# [Text section]
· · · · · · ·
Work from Home Check-in
Oh, the joys of working from home! We know that many of you are transitioning back to working from home for the next few weeks. We have a few pointers for how to sit while you’re working at a desk, or elsewhere in your home.

At an ACTUAL desk…
Knees at 90 degree angle (you may need a foot stool to achieve this!)
Lumbar support in chair is best (allows you to have a curve in your spine while sitting against the chair), but your upper back does not have to touch the chair
Arms resting on arm rest that is the same height as your desk for a seamless transition
Head and neck should be in a neutral, relaxed position. Allow your eyes to be at the same height as the top of your monitor screen, and up to 30 degrees below the top of your screen from your eyes.

Often we have patients ask us what to look for in a desk chair. Our favourite chairs all have:
Adjustable lumbar support (every person’s back is not the same!)
Adjustable armrests
Adjustable seat pan
“5 point” rollers on the bottom

No desk? No problem. Remember:
Re-adjusting your posture often is the best posture.
Try to keep your head from looking down at your computer. If you’re able to prop your laptop up on a stack of books and use an external keyboard at table height, that is ideal for prolonged computer work.
· · · · · · ·
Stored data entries
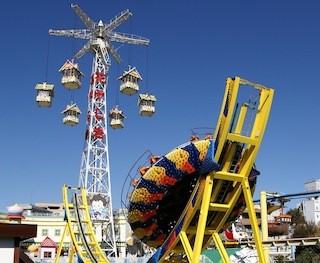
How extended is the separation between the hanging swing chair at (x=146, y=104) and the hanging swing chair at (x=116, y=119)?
356 cm

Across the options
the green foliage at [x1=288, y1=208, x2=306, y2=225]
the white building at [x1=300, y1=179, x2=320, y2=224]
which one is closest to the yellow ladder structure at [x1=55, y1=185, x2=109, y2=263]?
the green foliage at [x1=288, y1=208, x2=306, y2=225]

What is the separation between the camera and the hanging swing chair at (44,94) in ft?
141

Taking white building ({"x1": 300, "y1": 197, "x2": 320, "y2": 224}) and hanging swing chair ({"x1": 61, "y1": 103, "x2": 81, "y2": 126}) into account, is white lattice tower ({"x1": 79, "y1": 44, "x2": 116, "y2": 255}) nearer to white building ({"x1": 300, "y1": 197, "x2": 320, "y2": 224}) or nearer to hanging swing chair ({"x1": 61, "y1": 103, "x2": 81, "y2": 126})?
hanging swing chair ({"x1": 61, "y1": 103, "x2": 81, "y2": 126})

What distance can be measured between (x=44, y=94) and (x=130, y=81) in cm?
814

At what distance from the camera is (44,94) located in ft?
142

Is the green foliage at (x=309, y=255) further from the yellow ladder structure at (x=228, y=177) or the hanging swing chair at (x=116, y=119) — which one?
the hanging swing chair at (x=116, y=119)

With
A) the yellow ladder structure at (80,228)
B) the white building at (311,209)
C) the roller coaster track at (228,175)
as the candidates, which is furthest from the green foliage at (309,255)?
the white building at (311,209)

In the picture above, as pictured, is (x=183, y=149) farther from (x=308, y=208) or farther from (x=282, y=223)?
(x=308, y=208)

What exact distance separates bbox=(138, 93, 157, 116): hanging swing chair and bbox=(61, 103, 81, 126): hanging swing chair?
594cm

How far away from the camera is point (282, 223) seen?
51.9 metres

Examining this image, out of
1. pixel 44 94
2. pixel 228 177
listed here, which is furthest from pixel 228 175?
pixel 44 94

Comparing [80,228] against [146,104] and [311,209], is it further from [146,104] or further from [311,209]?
[311,209]

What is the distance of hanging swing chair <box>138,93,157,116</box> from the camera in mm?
45781

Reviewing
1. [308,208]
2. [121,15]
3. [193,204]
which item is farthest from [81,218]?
[308,208]
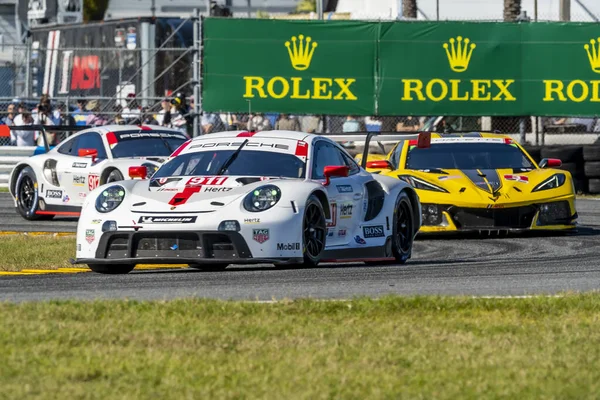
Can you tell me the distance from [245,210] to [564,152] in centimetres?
1190

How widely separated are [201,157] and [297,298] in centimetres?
347

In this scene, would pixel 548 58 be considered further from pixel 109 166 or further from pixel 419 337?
pixel 419 337

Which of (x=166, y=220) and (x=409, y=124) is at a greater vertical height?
(x=409, y=124)

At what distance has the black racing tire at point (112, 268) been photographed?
Answer: 34.5 ft

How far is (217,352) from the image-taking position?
5953 millimetres

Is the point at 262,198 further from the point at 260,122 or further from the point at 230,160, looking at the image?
the point at 260,122

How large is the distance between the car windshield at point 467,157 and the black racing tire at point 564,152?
17.0 ft

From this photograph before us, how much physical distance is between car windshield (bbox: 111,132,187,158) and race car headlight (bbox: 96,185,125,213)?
22.4 ft

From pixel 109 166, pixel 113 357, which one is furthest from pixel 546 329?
pixel 109 166

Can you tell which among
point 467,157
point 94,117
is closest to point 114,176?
point 467,157

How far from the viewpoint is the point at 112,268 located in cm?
1063

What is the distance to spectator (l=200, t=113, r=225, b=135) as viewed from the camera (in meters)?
22.7

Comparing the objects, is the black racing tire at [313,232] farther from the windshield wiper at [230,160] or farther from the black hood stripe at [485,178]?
the black hood stripe at [485,178]

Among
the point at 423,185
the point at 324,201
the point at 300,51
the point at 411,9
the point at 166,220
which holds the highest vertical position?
the point at 411,9
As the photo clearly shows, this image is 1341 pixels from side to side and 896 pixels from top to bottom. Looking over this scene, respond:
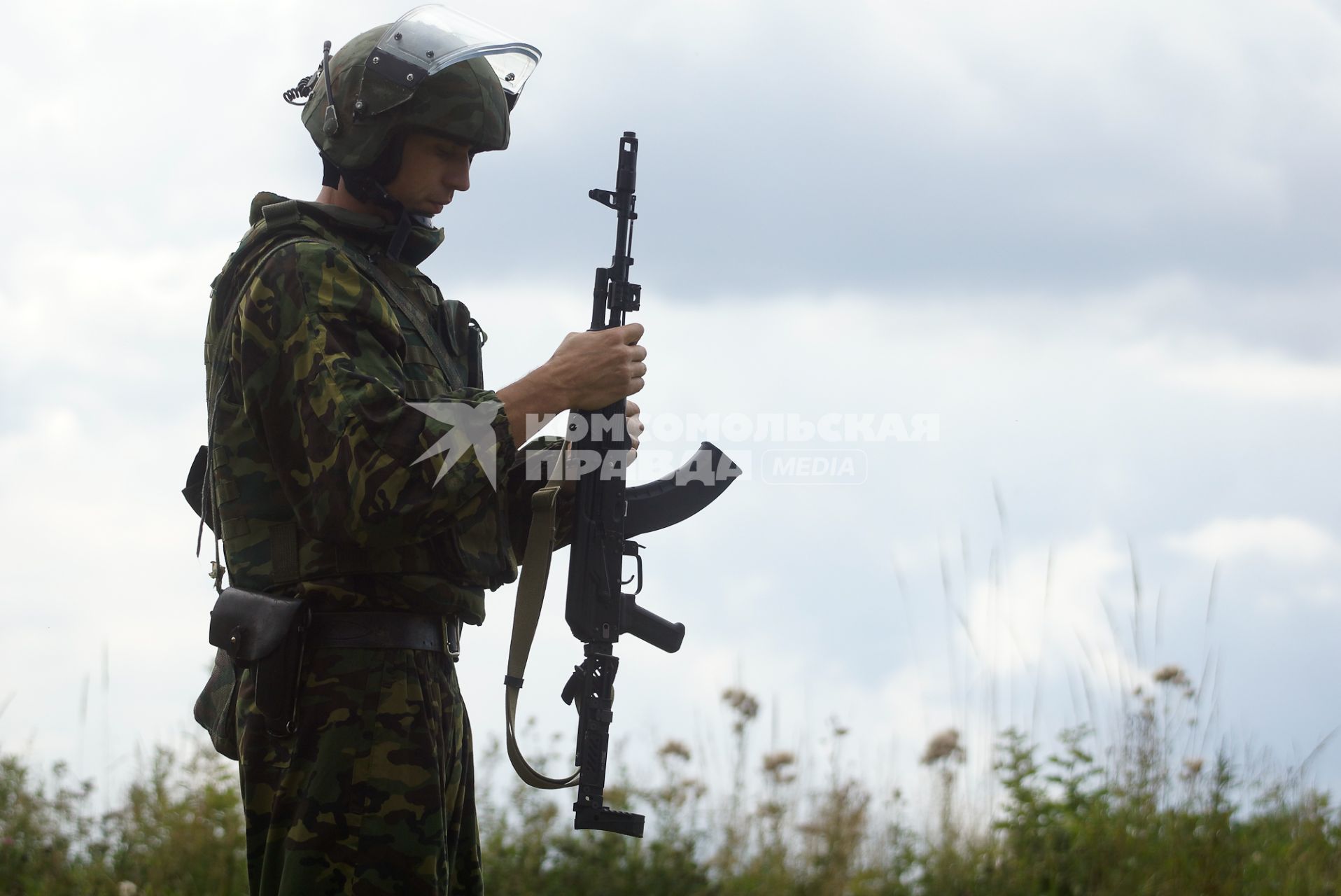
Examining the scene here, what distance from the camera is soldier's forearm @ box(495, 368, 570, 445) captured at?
256 centimetres

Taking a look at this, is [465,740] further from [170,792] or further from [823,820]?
[170,792]

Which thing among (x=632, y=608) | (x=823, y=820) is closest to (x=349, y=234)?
(x=632, y=608)

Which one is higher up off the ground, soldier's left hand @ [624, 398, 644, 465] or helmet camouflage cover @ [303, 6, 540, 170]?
helmet camouflage cover @ [303, 6, 540, 170]

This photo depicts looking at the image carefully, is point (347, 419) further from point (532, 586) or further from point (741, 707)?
point (741, 707)

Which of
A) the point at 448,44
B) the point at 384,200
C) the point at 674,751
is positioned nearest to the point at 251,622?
the point at 384,200

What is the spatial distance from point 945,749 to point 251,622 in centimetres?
325

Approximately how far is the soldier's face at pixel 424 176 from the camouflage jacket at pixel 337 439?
0.08 metres

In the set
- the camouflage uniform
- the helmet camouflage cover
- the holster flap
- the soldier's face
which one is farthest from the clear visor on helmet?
the holster flap

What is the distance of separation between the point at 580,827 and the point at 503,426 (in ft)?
2.92

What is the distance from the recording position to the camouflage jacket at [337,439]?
241 cm

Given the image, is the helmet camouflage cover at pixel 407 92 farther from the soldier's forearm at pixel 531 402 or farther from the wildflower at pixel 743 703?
the wildflower at pixel 743 703

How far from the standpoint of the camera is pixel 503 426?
2531 mm

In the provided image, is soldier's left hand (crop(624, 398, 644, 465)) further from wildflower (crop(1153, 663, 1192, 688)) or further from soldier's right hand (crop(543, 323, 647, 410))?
wildflower (crop(1153, 663, 1192, 688))

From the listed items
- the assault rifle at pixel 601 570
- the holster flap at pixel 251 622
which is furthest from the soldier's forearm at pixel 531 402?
the holster flap at pixel 251 622
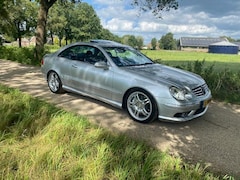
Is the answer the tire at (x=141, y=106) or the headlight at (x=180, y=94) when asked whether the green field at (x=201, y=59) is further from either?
the headlight at (x=180, y=94)

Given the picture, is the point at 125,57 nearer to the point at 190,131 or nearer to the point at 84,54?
the point at 84,54

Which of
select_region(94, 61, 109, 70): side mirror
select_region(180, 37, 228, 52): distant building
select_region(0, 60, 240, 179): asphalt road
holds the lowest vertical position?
select_region(0, 60, 240, 179): asphalt road

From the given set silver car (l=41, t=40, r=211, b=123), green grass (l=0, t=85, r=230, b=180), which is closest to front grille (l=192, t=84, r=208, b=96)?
silver car (l=41, t=40, r=211, b=123)

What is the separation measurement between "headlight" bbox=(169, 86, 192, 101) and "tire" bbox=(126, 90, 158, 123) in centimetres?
40

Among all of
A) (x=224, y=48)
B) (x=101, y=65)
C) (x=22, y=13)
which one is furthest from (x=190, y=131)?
(x=224, y=48)

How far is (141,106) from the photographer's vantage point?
5.05 m

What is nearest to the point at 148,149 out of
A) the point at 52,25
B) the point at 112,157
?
the point at 112,157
· · · · · · ·
# [Actions to take]
- A) Rewrite the paragraph of the work-from-home check-in that begins "Oh, the joys of working from home!" more briefly, keeping its main facts.
- B) In the work-from-home check-in, what do the favorite desk chairs have on the bottom?
- C) Decide whether each statement agrees with the work-from-home check-in, and support each answer with the deciding words of the check-in, quoted exactly.
(i) Your upper back must touch the chair while you sit.
(ii) The armrests should be the same height as the desk.
(iii) Re-adjusting your posture often is the best posture.

# [Results for the exercise]
- A) Many readers are returning to working from home for the next few weeks, so here are some pointers on how to sit at a desk or elsewhere at home.

- B) They have "5 point" rollers on the bottom.

- C)
(i) No: "but your upper back does not have to touch the chair"
(ii) Yes: "Arms resting on arm rest that is the same height as your desk"
(iii) Yes: "Re-adjusting your posture often is the best posture."